Oh man. Shadow lowered the boom on this with #TruthFacts.
You da real MVP :)
I think Digital would do better on console if :
1 - ISPs weren't so frequently horrible in the US (price, availability, caps, etc)
2 - There was some kind of legitimate pricing advantage for digital vs retail a la PC/Steam/GoG/etc
3 - There was a way to equalize the trade-in value that retail offers (admittedly this is impractical to the point of being utterly ludicrous)
Look at how digital grew with music and movies. How did that happen? First off, you're talking literal impulse buy territory in terms of expense in many cases. Additionally, with music and movies there is little residual value for trade-in/resell after purchase. And finally, with services like Netflix, Hulu, Spotify, etc, the perceived value in purchasing these things is lower than ever. This doesn't even touch on the convenience factor where even a mediocre internet connection can download songs rapidly, or stream netflix competently. Contrast that with AAA gaming, where 20-30GB games are already common, massive day zero patches are frequent, and we're easily headed to 50GB+ gaming as a AAA standard as cross-gen falls away. Preload or not, anything short of god-tier connections make purchasing a $60 game anything but an impulse decision.
Guy with 1.5mbit ATT Uverse (rebranded DSL) living in an area without a great alternative :
"Yeah, I will download the new gunbanger 14! *click*. Oh look, only 89 hours remaining. Whee."

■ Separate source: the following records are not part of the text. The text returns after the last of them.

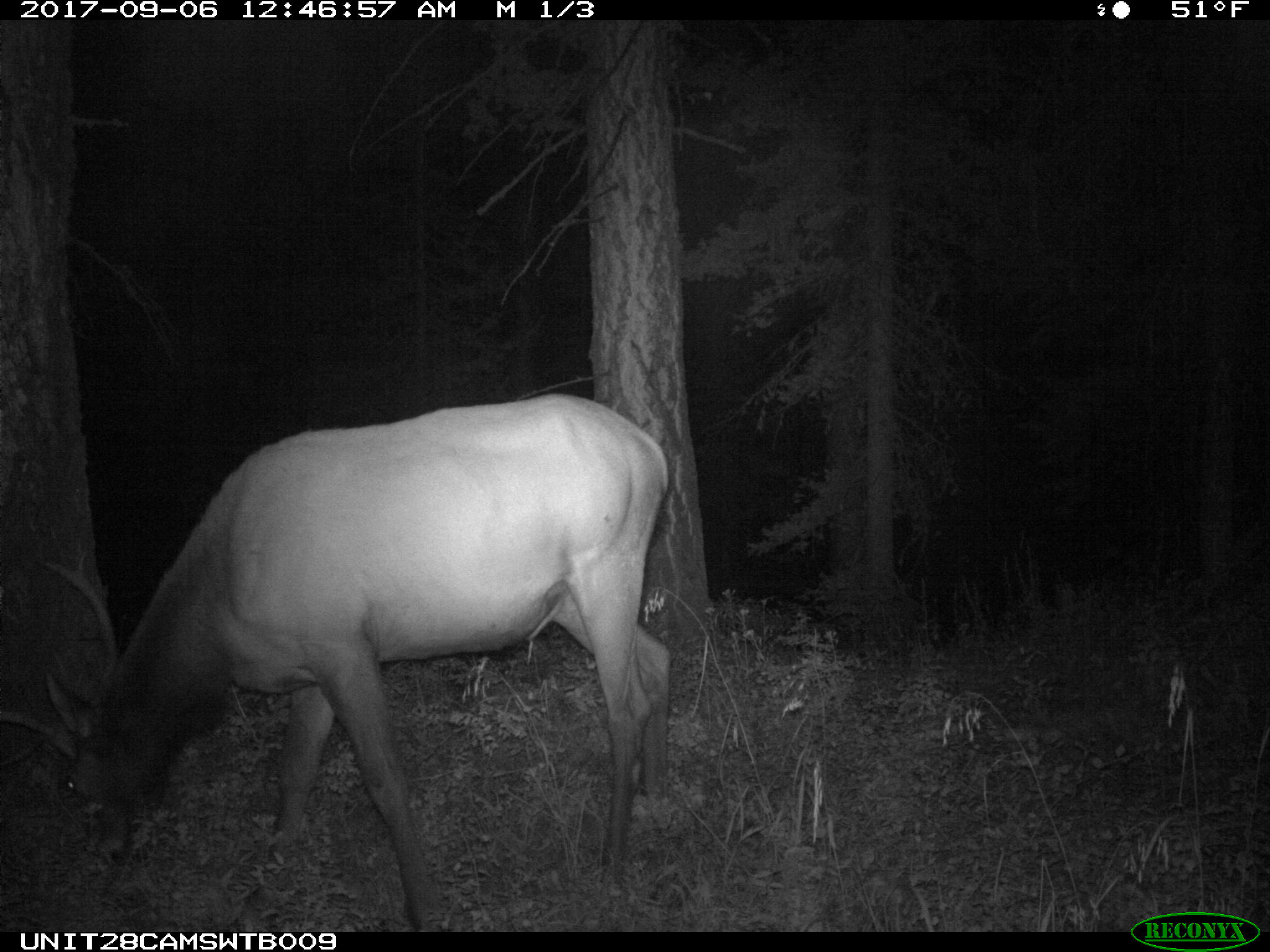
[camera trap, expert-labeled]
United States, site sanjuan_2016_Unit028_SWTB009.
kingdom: Animalia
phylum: Chordata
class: Mammalia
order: Artiodactyla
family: Cervidae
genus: Cervus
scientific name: Cervus elaphus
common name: red deer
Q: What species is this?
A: Cervus elaphus (red deer).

DD AND the average internet infrastructure in the US needs to evolve to reach broad appeal in the US. It's ignorant to look at it in the same realm as music and movies when the pricing, associated pros/cons, and technical issues are so vastly unique with the evolving gaming scene by comparison.
The US is 19th in the world in internet speed, and in fact, I know many fairly well-off towns and suburbs in the DFW area that have average speeds worse than Ghana (2.1mbit), simply due to unavailability of quality services.